Methods: Human lung squamous cell carcinoma cell line, H520, was treated with antioxidant mixture (vitamin C, vitamin E and beta carotene), paclitaxel and carboplatin, individually and in combination of different doses in different sequences. Growth inhibition and induction of apoptosis was studied by morphological changes, MTT assay and flow-cytometric analysis.

Results: The antioxidant mixture by itself led to 15% apoptosis in H520 cells. Paclitaxel treatment 24 hours prior to carboplatin caused 54% apoptosis, more than that produced by simultaneous treatment with both agents (40%). A statistically significant improvement in the degree of apoptosis, induced by paclitaxel and carboplatin combination, was seen when the cells were pretreated with antioxidant mixture immediately before paclitaxel exposure (70%) or 24 hours before paclitaxel exposure (89%).

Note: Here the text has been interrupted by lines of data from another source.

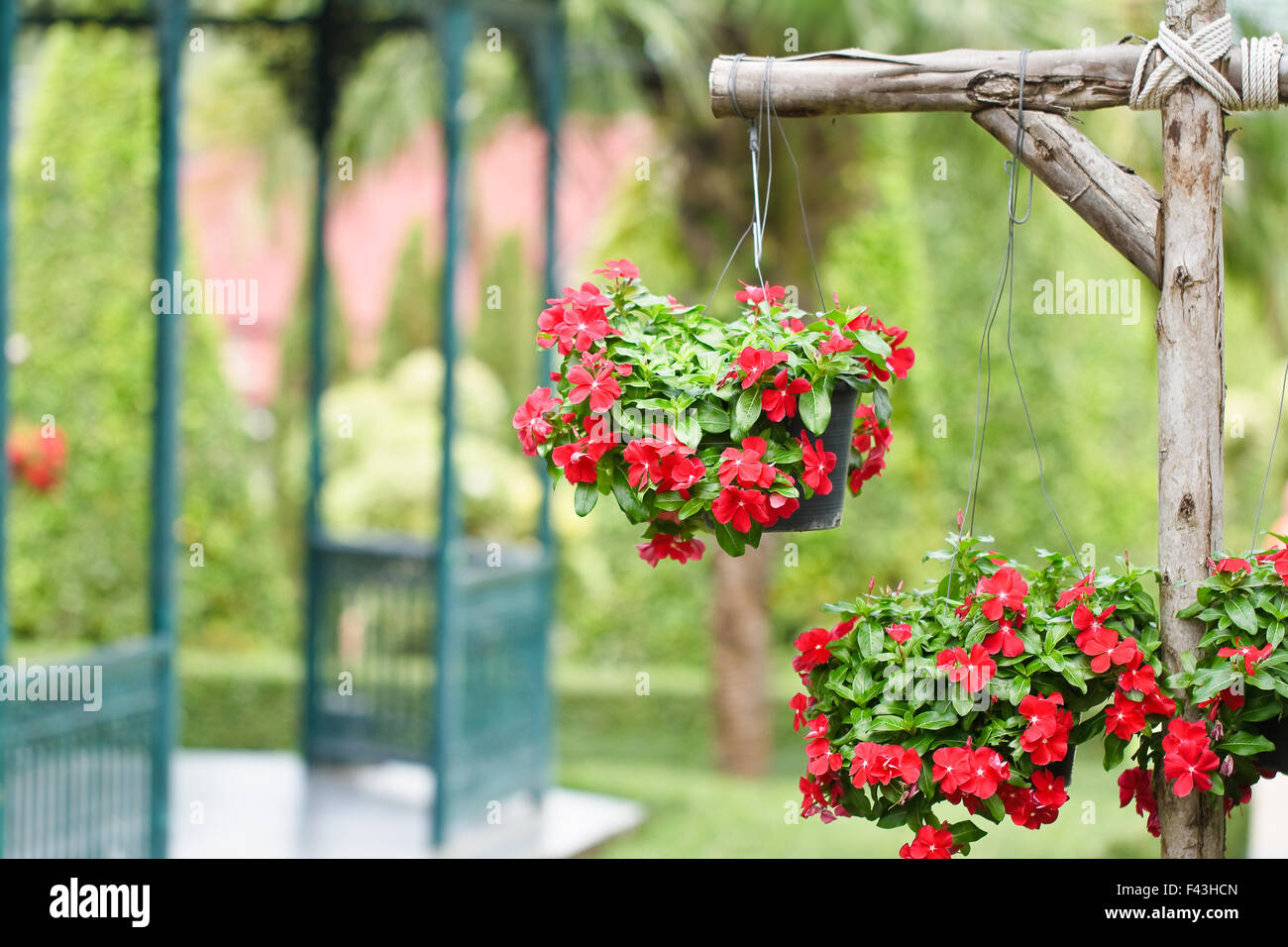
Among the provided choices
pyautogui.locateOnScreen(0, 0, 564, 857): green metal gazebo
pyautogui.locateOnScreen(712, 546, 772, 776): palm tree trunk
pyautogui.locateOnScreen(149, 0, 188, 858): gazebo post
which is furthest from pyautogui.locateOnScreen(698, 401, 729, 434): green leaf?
pyautogui.locateOnScreen(712, 546, 772, 776): palm tree trunk

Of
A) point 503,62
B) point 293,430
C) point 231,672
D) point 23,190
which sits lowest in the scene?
point 231,672

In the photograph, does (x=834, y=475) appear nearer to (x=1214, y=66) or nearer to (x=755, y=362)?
(x=755, y=362)

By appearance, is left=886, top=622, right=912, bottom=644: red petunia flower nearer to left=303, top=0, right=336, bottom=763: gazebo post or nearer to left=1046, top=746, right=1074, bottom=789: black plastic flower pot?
left=1046, top=746, right=1074, bottom=789: black plastic flower pot

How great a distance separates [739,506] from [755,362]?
0.60 ft

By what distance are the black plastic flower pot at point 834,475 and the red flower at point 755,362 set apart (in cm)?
13

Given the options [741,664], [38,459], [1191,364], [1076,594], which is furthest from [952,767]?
[38,459]

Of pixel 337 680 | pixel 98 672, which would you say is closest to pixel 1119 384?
pixel 337 680

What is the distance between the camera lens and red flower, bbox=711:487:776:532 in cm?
166

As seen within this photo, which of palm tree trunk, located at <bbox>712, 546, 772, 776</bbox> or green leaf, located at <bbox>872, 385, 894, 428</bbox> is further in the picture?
palm tree trunk, located at <bbox>712, 546, 772, 776</bbox>

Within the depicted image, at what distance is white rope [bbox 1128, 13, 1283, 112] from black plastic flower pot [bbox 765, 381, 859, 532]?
52 cm

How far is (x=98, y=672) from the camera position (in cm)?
386
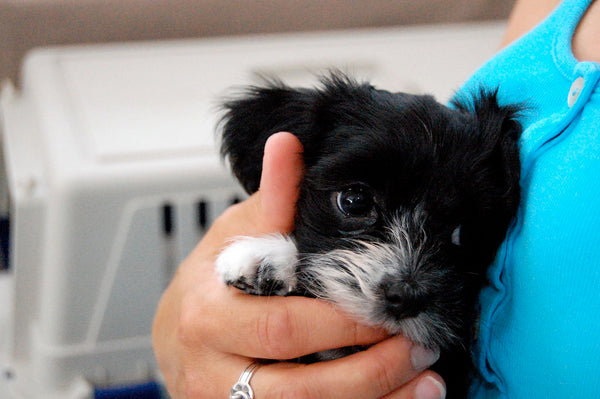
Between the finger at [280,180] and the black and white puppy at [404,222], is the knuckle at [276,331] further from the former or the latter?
the finger at [280,180]

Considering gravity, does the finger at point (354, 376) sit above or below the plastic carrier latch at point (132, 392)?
above

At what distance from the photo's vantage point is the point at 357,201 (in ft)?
3.77

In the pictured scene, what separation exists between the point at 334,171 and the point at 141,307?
127 centimetres

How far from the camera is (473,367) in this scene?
126cm

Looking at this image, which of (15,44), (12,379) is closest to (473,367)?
(12,379)

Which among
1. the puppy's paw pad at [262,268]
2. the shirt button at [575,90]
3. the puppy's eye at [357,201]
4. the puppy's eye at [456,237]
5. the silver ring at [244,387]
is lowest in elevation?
the silver ring at [244,387]

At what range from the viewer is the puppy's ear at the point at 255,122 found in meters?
1.38

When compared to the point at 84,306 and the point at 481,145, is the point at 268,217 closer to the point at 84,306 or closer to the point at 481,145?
the point at 481,145

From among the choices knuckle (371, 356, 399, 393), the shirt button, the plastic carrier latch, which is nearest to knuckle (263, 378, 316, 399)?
knuckle (371, 356, 399, 393)

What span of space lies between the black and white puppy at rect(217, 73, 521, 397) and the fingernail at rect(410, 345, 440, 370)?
0.02m

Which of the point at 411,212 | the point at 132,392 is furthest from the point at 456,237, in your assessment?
the point at 132,392

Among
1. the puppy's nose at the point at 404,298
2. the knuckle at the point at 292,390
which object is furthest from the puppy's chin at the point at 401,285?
the knuckle at the point at 292,390

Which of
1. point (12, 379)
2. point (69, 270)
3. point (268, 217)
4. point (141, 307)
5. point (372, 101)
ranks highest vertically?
point (372, 101)

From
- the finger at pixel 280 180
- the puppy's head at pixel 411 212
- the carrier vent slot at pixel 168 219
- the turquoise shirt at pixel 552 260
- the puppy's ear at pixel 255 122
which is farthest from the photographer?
the carrier vent slot at pixel 168 219
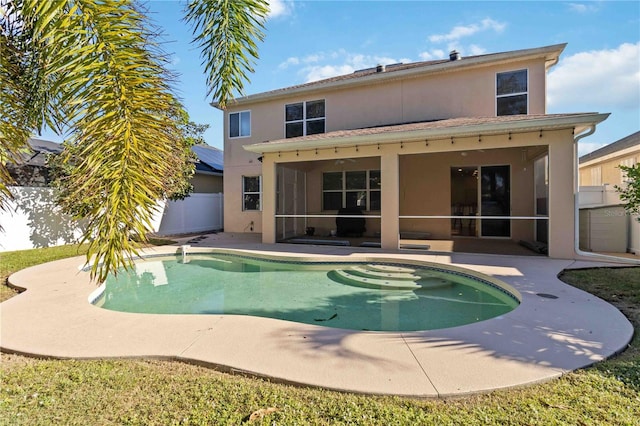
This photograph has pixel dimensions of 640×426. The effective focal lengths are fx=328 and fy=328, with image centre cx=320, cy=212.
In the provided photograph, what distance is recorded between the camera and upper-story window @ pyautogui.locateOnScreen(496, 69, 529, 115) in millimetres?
10953

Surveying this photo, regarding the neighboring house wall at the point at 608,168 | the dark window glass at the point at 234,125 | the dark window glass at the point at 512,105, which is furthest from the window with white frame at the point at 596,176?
the dark window glass at the point at 234,125

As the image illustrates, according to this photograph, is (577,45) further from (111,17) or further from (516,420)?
(111,17)

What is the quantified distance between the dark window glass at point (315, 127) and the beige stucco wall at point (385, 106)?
35 centimetres

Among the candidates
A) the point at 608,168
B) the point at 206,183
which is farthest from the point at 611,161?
the point at 206,183

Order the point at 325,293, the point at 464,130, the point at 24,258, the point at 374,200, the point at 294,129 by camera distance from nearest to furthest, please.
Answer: the point at 325,293
the point at 464,130
the point at 24,258
the point at 374,200
the point at 294,129

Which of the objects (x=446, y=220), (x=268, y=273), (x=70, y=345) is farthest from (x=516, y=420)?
(x=446, y=220)

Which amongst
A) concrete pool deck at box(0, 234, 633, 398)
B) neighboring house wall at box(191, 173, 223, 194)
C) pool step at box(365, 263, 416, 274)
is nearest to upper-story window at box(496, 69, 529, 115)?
pool step at box(365, 263, 416, 274)

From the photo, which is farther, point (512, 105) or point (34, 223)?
point (512, 105)

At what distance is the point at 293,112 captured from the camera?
14484mm

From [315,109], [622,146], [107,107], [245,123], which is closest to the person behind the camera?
[107,107]

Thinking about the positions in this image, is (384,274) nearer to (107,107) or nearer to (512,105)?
(107,107)

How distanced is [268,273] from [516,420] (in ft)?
23.1

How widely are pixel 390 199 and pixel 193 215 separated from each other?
1073 cm

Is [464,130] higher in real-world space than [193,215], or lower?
higher
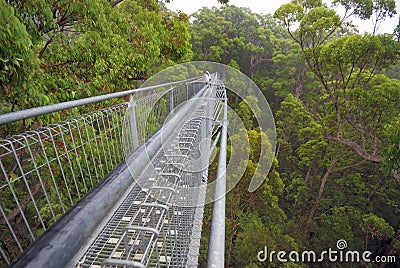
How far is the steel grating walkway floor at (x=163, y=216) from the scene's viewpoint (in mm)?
679

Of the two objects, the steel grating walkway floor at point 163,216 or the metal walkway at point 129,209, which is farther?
the steel grating walkway floor at point 163,216

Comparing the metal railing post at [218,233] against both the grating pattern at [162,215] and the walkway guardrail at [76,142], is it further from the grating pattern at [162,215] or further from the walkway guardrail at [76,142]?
the walkway guardrail at [76,142]

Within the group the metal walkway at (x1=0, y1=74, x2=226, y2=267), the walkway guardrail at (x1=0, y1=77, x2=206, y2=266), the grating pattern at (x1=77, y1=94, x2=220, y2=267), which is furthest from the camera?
the walkway guardrail at (x1=0, y1=77, x2=206, y2=266)

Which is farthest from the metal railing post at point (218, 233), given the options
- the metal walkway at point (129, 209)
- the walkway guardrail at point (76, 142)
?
the walkway guardrail at point (76, 142)

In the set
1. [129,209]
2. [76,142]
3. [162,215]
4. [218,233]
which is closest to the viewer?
[162,215]

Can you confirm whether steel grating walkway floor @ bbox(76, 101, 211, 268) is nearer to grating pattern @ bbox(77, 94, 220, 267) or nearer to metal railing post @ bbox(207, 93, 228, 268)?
grating pattern @ bbox(77, 94, 220, 267)

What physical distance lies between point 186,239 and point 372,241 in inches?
435

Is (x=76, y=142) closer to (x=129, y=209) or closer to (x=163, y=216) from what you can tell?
(x=129, y=209)

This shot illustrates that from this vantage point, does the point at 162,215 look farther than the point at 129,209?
No

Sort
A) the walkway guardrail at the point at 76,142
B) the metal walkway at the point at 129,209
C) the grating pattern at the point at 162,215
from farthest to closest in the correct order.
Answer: the walkway guardrail at the point at 76,142, the grating pattern at the point at 162,215, the metal walkway at the point at 129,209

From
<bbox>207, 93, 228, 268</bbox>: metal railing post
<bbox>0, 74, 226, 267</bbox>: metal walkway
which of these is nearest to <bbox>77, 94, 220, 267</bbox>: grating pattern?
<bbox>0, 74, 226, 267</bbox>: metal walkway

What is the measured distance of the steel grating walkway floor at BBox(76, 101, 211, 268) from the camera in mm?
679

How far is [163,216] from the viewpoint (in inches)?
25.0

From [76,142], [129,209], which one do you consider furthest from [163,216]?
[76,142]
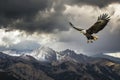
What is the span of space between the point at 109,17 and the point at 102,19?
63cm

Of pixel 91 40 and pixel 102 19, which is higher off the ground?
pixel 102 19

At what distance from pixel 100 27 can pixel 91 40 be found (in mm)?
1132

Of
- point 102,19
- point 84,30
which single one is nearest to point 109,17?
point 102,19

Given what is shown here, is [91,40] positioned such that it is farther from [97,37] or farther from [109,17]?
[109,17]

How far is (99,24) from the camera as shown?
21.0 meters

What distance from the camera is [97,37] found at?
21.0m

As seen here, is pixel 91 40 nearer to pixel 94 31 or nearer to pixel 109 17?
pixel 94 31

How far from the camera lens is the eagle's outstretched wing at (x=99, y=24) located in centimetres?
2074

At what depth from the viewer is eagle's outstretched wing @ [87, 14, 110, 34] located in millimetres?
20736

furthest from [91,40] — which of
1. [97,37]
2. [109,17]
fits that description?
[109,17]

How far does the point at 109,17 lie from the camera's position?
20.7 m

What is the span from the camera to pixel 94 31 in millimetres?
21125

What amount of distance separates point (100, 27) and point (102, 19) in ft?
2.19
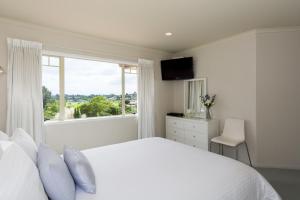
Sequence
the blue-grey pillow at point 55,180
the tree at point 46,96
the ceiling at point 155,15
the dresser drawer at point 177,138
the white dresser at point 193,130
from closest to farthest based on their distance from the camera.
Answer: the blue-grey pillow at point 55,180 < the ceiling at point 155,15 < the tree at point 46,96 < the white dresser at point 193,130 < the dresser drawer at point 177,138

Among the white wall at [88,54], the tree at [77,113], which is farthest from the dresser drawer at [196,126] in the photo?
the tree at [77,113]

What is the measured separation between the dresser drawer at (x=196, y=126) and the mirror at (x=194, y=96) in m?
0.40

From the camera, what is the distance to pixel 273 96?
310 cm

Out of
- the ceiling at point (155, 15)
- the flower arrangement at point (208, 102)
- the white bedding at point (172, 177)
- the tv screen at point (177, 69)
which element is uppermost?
the ceiling at point (155, 15)

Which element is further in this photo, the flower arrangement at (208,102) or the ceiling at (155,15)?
the flower arrangement at (208,102)

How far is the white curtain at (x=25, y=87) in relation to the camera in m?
2.63

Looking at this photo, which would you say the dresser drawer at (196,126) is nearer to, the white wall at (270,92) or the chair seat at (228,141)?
the chair seat at (228,141)

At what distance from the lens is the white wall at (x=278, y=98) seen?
9.89ft

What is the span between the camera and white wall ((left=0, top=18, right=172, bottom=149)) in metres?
2.67

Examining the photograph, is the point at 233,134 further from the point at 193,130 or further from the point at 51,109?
the point at 51,109

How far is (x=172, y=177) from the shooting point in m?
1.44

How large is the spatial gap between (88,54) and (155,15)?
1.55m

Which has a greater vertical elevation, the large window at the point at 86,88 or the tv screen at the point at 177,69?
the tv screen at the point at 177,69

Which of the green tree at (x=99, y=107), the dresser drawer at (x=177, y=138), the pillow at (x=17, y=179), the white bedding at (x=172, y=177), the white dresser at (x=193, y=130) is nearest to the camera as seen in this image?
the pillow at (x=17, y=179)
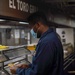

Conclusion: The data suggests that the apoptotic effects of paclitaxel and carboplatin are enhanced by pretreatment with the antioxidant mixture. Thus, the most promising sequence of these agents, which emerged in this study, was pretreatment with antioxidant mixture for 24 hours followed by paclitaxel treatment for 24 hours followed by carboplatin exposure for 24 hours.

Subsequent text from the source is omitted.